[MATERIALS PROVIDED — start]

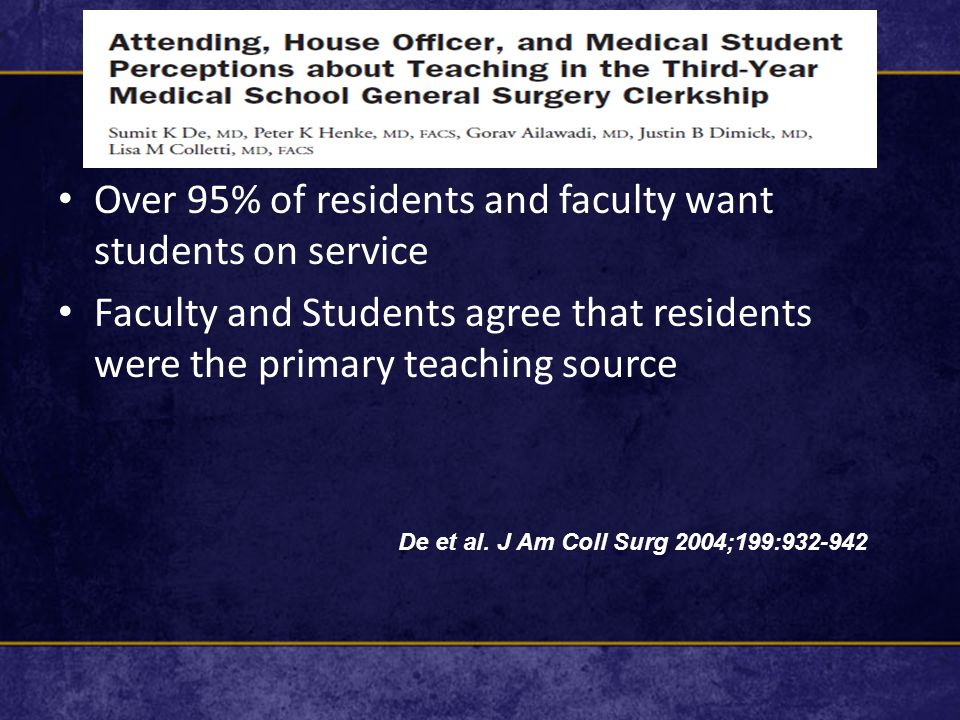 Over 95% of residents and faculty want students on service Faculty and Students agree that residents were the primary teaching source De et al.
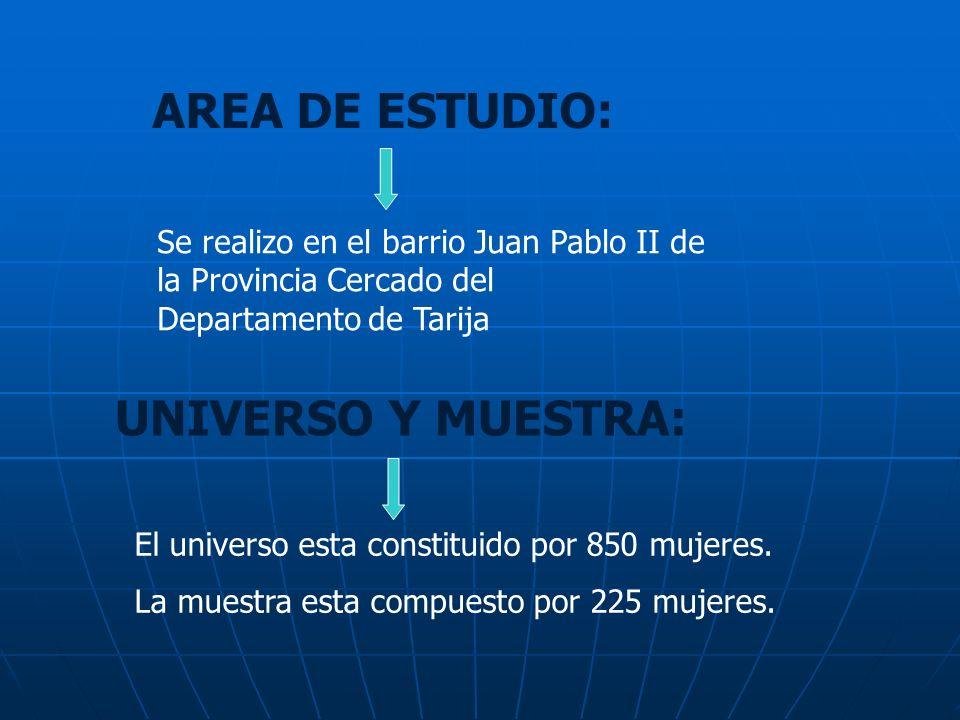 AREA DE ESTUDIO: Se realizo en el barrio Juan Pablo II de la Provincia Cercado del Departamento de Tarija UNIVERSO Y MUESTRA: El universo esta constit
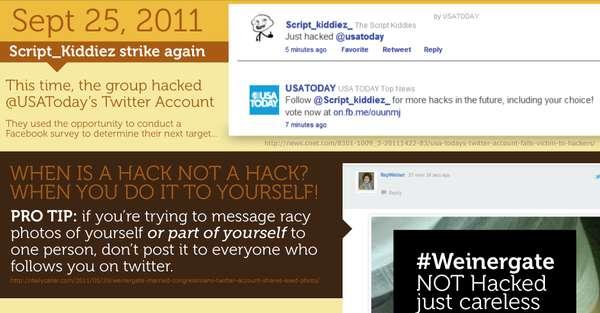 Social Media Hacker Graphs : Twacked
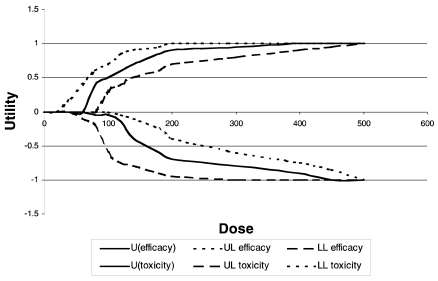 FIGURE 3-4. Impact of the BUI: Incorporating the uncertainty into the efficacy and toxicity curves: example of the impact on the BUI by using hypothetical nutrient GYX. U = utility; LL = lower limit; UL = upper limit.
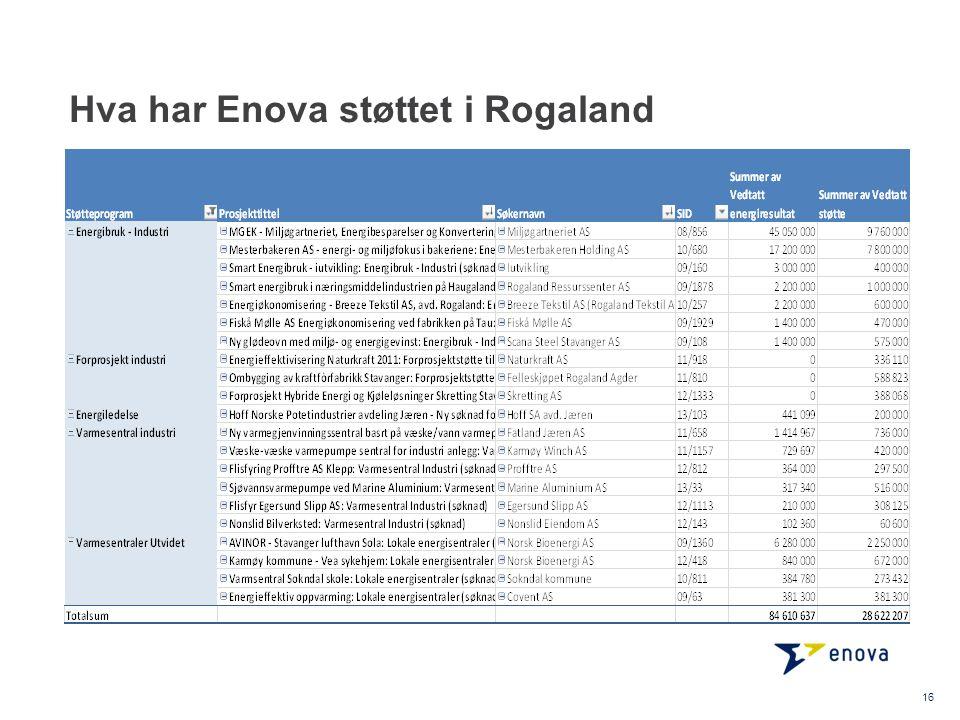 Hva har Enova støttet i Rogaland 16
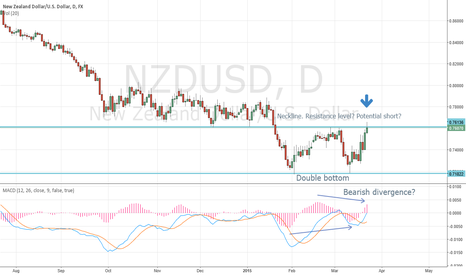 NZDUSD: NZDUSD at Daily time frame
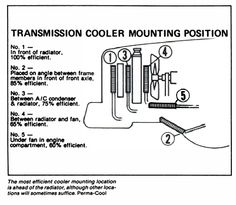 Transmission Cooler mounting  position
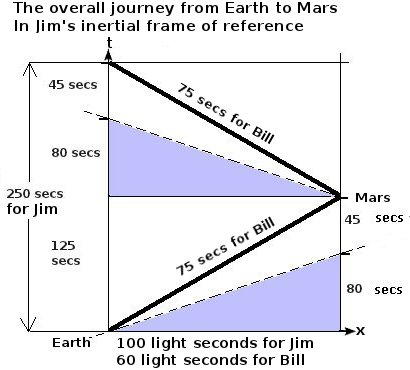 Special Relativity/Simultaneity, time dilation and length ...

[MATERIALS PROVIDED — finish]

PROMPT
Nothing outside the stretch above, from the line with "AREA DE ESTUDIO: Se" through the line with "Social Media Hacker Graphs : Twacked", is set down. Transcribe that stretch exactly, ends included, but not its pictures.

PROBLEM SOLUTION
 AREA DE ESTUDIO: Se realizo en el barrio Juan Pablo II de la Provincia Cercado del Departamento de Tarija UNIVERSO Y MUESTRA: El universo esta constit
 Social Media Hacker Graphs : Twacked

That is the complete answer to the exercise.